● **Pasaje seleccionado**
La promesa evangélica de comunicar la Buena Noticia, es una invitación a encontrar –dentro de uno mismo– la belleza del sentimiento humano y a asumir el proceso del propio crecimiento integral como persona. Francisco de Asís llegó a ser una persona que había logrado superar en sí misma, con pasmosa naturalidad, todo dualismo y esquizofrenia existencial; convirtiéndose en paradigma de esa unidad y armonía vital que no admite separaciones ni distinciones entre ser profundamente humano y espiritual a la vez, que se unifican y armonizan a la perfección en el itinerario hacia el hermano y hacia Dios. Pero lo que Francisco de Asís llegó a ser con el tiempo, no fue así desde el principio.
Los inicios mismos de su conversión están entretejidos de toda clase de acontecimientos que lo hacen aparecer como un ansioso buscador de felicidad. Esta búsqueda –matizada de encantos y desencantos, de logros y fracasos, de momentos de exaltación y de frustración, de momentos gozosos y extravíos– estuvo íntimamente unida a la búsqueda –a veces angustiosa– no solo de su razón de ser, sino también de la razón de su ser. El momento esencial de inflexión, el punto de no-retorno y de definitivo despegue de su crecimiento, como persona y como cristiano, fue su encuentro cara con Dios y en él se dio a través del hermano, en el hombre concreto y –más aún– en el hombre marginado.
El Evangelio es medianamente claro al expresar el «dogma» de la presencia de Dios en el hombre concreto: «Cuanto hicisteis a uno de estos hermanos míos más pequeños, a mí me lo hicisteis […] y lo que no hicisteis con ellos también conmigo dejasteis de hacerlo» (Mt 25,40-45). Esa verdad aprendida y creída en su mente supone dar un paso a una verdad asumida y vivida en el corazón. Esto implica un proceso que tiene su momento culminante en la síntesis que Francisco hacía en su Testamento: «Me parecía muy amargo ver leprosos, pero el Señor mismo me condujo en medio de ellos, y practiqué con ellos la misericordia… y aquello que me parecía amargo, se me tornó en dulzura del alma y cuerpo».

● **Extractos de datos**
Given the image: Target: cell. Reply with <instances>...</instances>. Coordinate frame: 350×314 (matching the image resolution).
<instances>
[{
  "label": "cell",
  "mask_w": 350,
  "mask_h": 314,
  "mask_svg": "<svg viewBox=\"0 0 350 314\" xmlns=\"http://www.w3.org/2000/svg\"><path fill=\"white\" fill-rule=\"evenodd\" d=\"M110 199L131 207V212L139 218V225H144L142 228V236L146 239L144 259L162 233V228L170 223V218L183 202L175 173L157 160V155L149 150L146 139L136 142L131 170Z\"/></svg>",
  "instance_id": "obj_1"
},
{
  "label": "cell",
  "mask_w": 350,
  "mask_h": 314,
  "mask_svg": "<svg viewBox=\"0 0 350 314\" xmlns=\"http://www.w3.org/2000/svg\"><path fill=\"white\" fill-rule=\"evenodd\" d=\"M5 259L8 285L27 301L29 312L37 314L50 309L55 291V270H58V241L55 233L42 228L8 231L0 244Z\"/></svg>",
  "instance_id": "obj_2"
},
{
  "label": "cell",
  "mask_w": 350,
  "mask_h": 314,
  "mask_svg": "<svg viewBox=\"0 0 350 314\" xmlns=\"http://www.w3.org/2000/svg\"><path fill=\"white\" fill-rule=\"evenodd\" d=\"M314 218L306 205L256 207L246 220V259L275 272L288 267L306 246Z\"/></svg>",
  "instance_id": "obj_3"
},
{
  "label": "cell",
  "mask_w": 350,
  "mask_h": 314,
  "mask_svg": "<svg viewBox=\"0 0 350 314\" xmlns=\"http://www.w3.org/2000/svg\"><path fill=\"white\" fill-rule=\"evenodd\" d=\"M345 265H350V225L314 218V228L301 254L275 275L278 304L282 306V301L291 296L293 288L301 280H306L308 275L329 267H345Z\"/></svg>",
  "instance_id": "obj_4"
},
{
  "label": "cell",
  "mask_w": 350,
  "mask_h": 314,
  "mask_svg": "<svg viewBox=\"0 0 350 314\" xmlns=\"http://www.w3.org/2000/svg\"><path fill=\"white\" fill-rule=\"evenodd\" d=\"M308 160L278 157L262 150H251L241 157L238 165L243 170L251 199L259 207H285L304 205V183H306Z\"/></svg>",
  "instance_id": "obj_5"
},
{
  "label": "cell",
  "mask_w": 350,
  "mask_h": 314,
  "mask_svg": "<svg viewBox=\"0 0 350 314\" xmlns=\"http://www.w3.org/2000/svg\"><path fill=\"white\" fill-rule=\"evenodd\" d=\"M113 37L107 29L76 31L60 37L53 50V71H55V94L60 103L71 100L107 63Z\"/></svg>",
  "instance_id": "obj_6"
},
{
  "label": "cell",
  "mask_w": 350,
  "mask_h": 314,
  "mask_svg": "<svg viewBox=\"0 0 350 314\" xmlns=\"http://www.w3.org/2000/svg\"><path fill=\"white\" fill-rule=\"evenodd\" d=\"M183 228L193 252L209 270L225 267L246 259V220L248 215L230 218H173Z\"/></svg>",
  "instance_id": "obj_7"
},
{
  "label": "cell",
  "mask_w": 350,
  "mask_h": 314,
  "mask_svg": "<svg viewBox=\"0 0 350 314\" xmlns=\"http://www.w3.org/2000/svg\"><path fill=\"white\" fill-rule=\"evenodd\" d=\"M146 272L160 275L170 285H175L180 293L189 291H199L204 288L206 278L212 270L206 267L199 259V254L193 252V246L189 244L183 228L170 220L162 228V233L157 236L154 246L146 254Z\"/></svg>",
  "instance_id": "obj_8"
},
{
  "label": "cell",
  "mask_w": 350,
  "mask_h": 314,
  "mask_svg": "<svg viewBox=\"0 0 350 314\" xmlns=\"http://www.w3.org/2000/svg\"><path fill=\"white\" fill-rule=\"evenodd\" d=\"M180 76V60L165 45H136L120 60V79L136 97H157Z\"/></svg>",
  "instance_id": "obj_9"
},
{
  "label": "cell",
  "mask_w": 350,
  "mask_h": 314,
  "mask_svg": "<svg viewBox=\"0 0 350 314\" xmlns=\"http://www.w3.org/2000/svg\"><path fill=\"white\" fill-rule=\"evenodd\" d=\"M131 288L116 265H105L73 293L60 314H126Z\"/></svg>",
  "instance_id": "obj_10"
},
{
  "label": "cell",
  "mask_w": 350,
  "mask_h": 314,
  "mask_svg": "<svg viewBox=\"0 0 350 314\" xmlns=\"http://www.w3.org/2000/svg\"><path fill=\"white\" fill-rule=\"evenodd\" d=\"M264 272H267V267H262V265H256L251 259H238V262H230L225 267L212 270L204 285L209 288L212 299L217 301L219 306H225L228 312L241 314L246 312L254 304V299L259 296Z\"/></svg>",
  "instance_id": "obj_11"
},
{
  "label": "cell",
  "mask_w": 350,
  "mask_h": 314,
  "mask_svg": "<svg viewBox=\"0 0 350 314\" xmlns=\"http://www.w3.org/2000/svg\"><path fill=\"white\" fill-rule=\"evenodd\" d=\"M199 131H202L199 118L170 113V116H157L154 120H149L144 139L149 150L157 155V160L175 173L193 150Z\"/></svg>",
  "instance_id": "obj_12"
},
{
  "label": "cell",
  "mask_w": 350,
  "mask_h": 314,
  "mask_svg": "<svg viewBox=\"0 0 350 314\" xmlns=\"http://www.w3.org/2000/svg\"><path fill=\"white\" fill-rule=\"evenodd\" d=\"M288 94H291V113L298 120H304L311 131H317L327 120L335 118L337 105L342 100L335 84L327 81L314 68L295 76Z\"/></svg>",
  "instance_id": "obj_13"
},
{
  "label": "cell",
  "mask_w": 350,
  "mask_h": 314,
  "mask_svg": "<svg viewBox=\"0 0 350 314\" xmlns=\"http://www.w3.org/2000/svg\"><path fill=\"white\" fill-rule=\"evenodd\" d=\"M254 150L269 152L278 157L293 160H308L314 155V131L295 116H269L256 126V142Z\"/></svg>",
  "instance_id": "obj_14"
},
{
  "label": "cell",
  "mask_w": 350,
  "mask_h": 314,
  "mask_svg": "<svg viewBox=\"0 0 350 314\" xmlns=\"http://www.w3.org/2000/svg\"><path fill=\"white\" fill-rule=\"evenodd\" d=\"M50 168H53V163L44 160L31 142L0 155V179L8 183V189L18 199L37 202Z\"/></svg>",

● **Tareas propuestas**
#1 En el pasaje sobre Francisco de Asís, ¿qué le parecía muy amargo, según su Testamento?
#2 Prosigue el pasaje sobre Francisco de Asís a partir de su última oración.

● **Respuestas**
#1 Ver leprosos.

#2
A partir de ese momento su vida se transformó, se le iluminaron las tinieblas del corazón y creyó «con fe recta, esperanza cierta y caridad perfecta». Dios estaba en toda persona; pero particularmente en el pobre, enfermo, desvalido, extraviado, excluido, marginado, leproso… Lo que Francisco había aprendido en su primera juventud no le había satisfecho y, como todo ser humano, es un buscador nato de felicidad y plenitud. El Pobre de Asís era una persona despierta, sensible y vitalista; se puso a buscar el sentido gratificante y feliz de su ser y existir, que hasta entonces no había alcanzado.
Y se comportó como una persona profundamente desorientada:
• Buscó la felicidad en el mundo del tener, del aparentar y del placer. A pesar de todo, cada día experimentaba más el sinsentido de su vida, triste y vacía.
• Por afán de novedad y de aventura, hizo incluso la guerra.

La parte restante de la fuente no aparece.